__Materials provided__:

=== Begin Enclosure ===

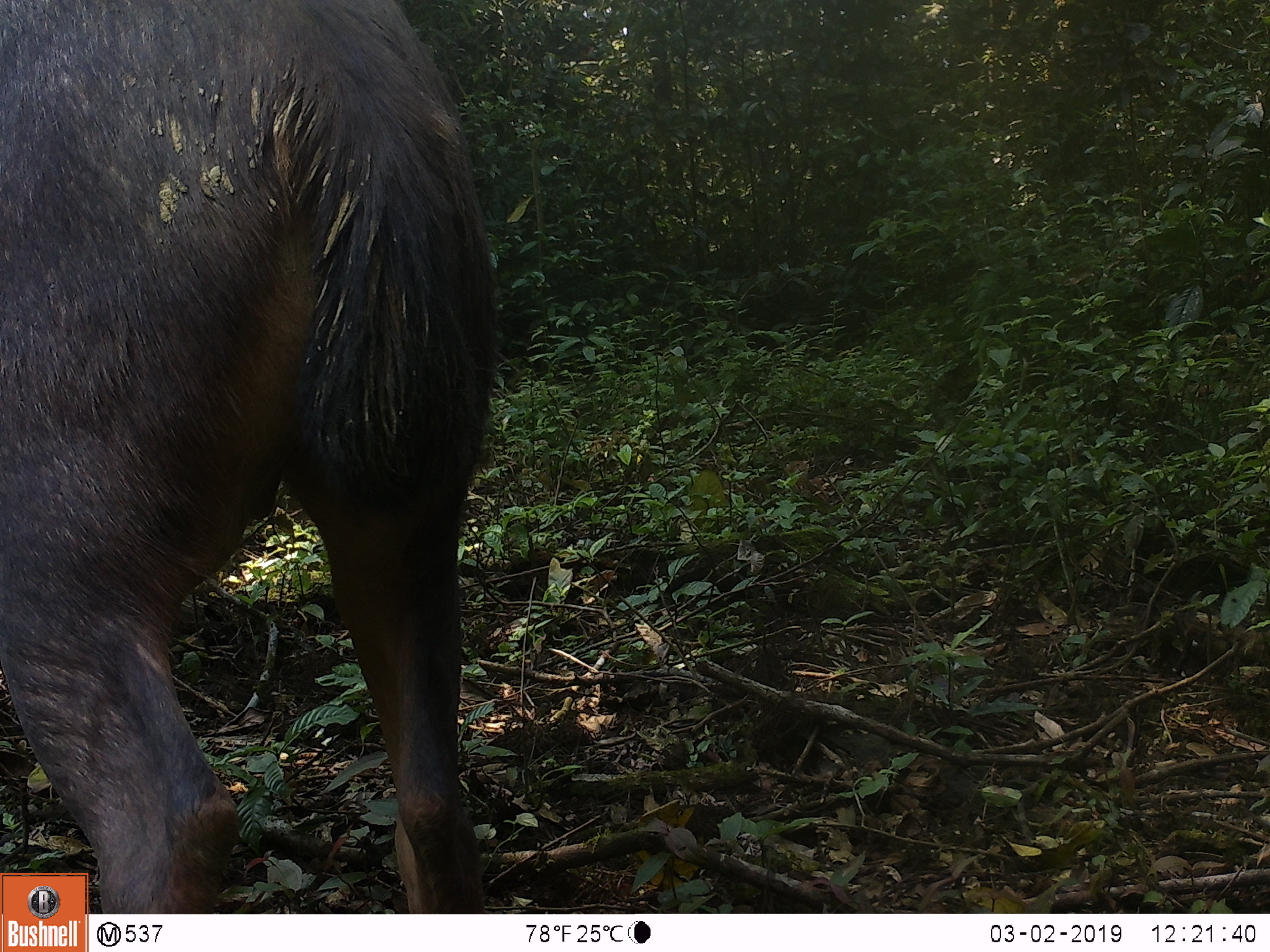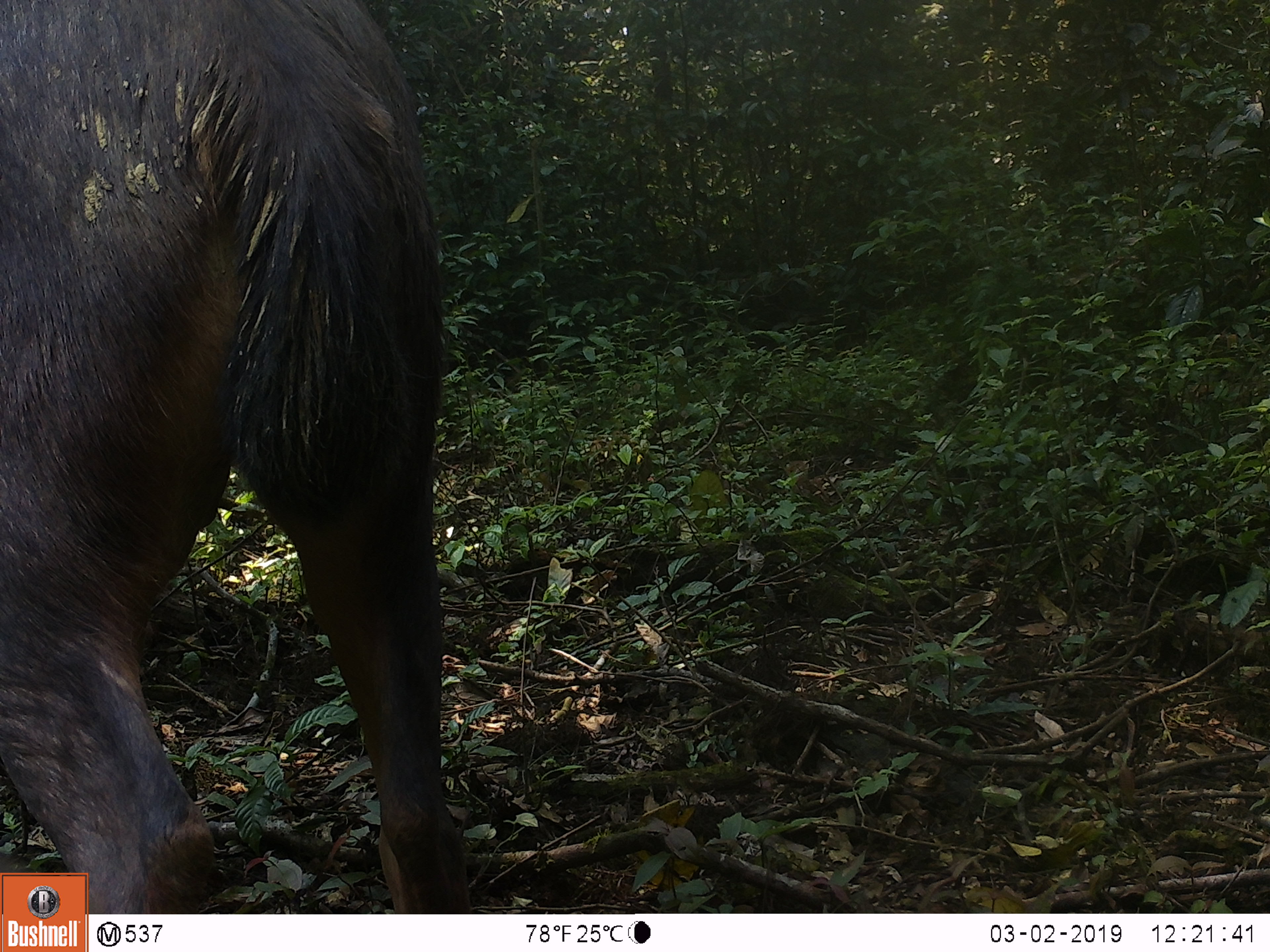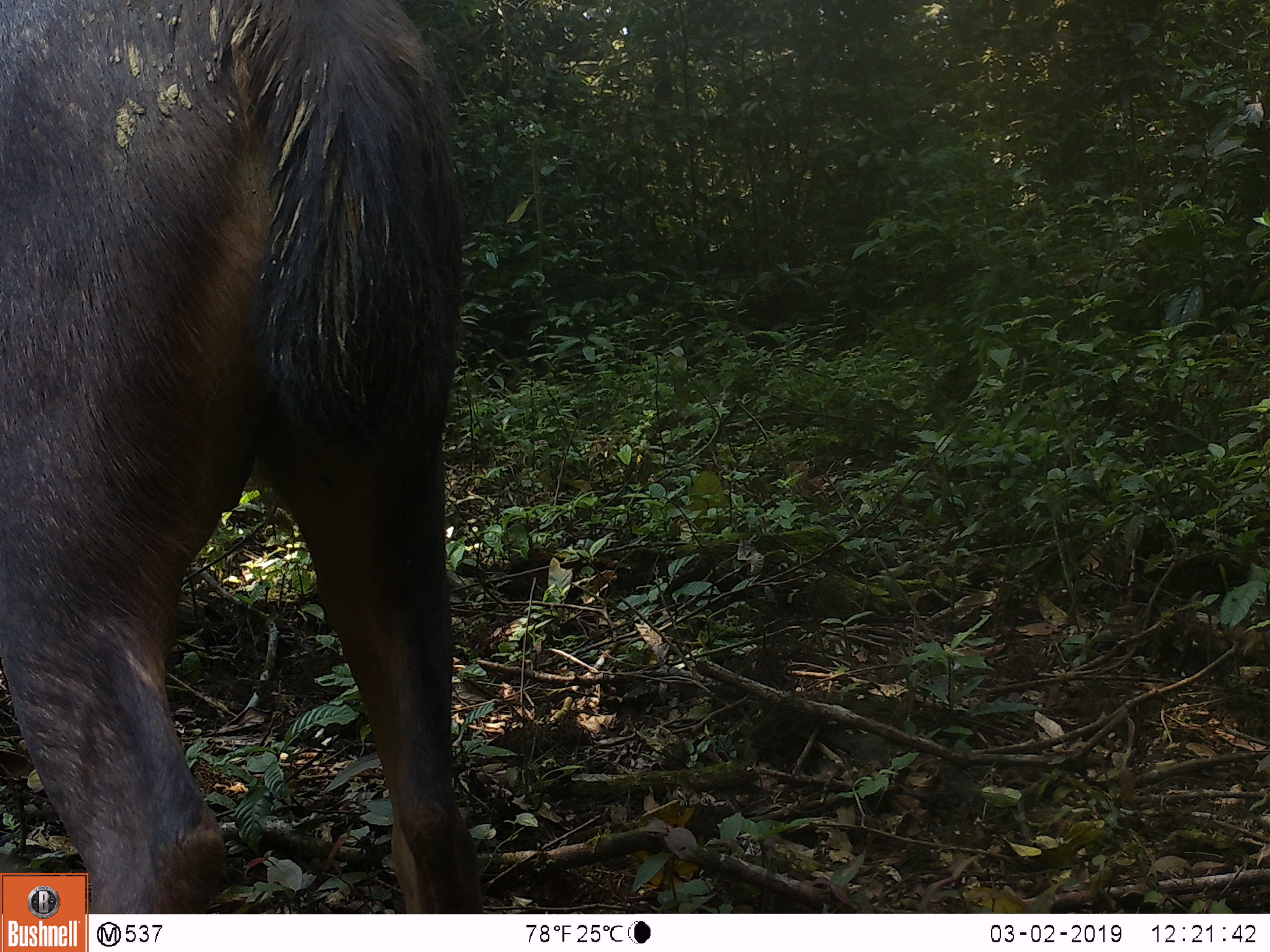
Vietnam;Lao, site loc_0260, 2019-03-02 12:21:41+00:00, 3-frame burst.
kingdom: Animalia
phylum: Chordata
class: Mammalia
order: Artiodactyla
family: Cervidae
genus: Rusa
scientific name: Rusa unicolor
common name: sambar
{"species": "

=== End Enclosure ===
=== Begin Enclosure ===

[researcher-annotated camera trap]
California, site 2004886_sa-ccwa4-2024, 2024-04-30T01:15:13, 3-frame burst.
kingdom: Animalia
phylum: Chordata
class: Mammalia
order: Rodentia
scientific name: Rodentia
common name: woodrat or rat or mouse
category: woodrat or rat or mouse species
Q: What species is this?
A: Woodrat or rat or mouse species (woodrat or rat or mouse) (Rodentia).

=== End Enclosure ===

Scan the material above for the string "frame" and copy every line that has it.

Vietnam;Lao, site loc_0260, 2019-03-02 12:21:41+00:00, 3-frame burst.
California, site 2004886_sa-ccwa4-2024, 2024-04-30T01:15:13, 3-frame burst.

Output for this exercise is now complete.